■ **Exercise directions**
Could you count the lines in the entries beneath that hold the word "camera"? Respond with the number alone.

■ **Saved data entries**
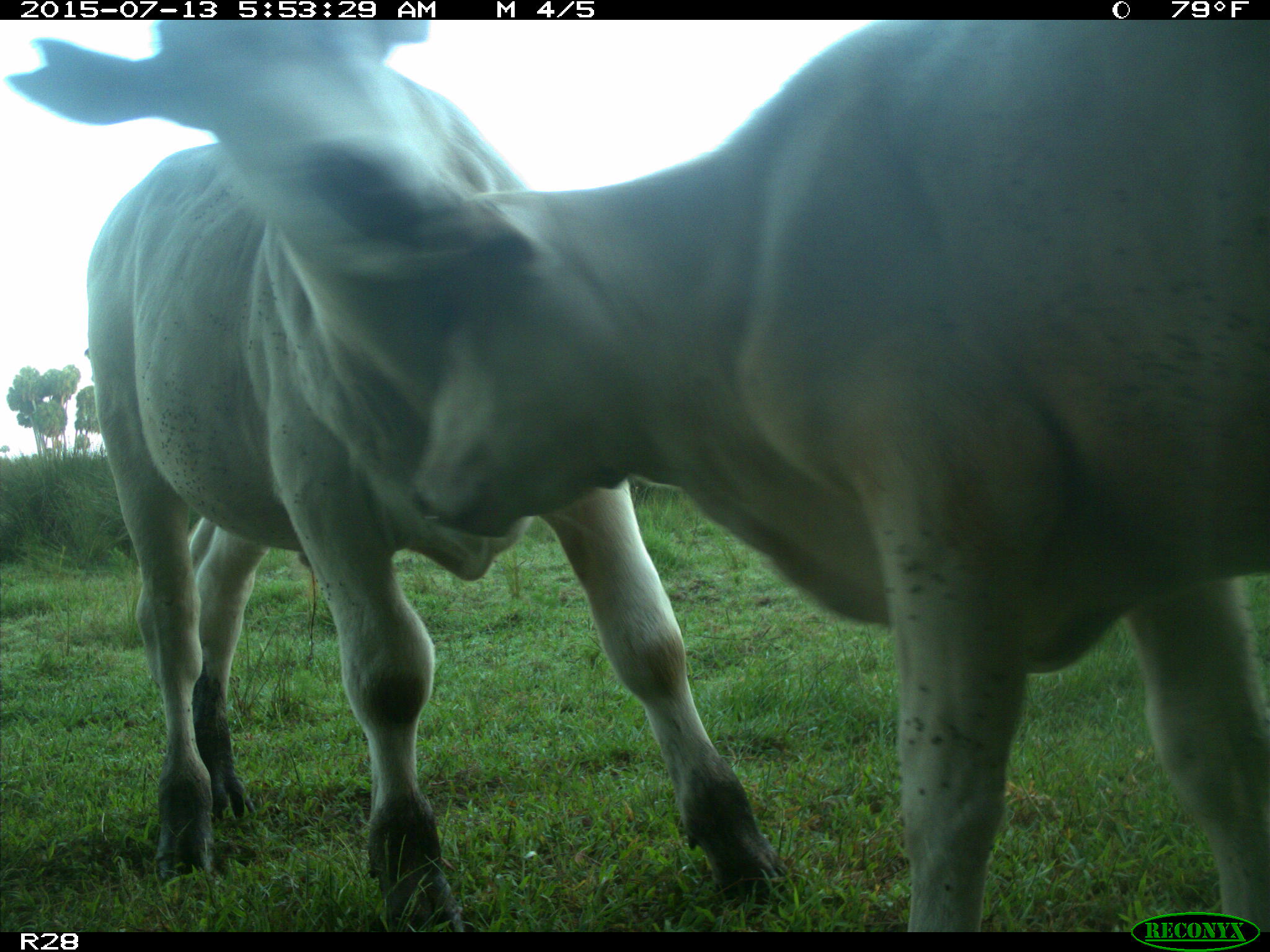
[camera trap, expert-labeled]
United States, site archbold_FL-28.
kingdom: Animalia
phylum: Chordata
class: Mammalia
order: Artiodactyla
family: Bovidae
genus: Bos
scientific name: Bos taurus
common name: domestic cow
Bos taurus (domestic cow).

==

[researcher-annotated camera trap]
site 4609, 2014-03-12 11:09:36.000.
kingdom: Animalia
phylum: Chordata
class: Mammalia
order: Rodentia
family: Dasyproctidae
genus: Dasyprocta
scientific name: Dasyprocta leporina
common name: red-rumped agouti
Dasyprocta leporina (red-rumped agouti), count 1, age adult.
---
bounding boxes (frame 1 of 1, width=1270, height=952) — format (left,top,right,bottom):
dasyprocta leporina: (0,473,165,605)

■ **Result for this task**
2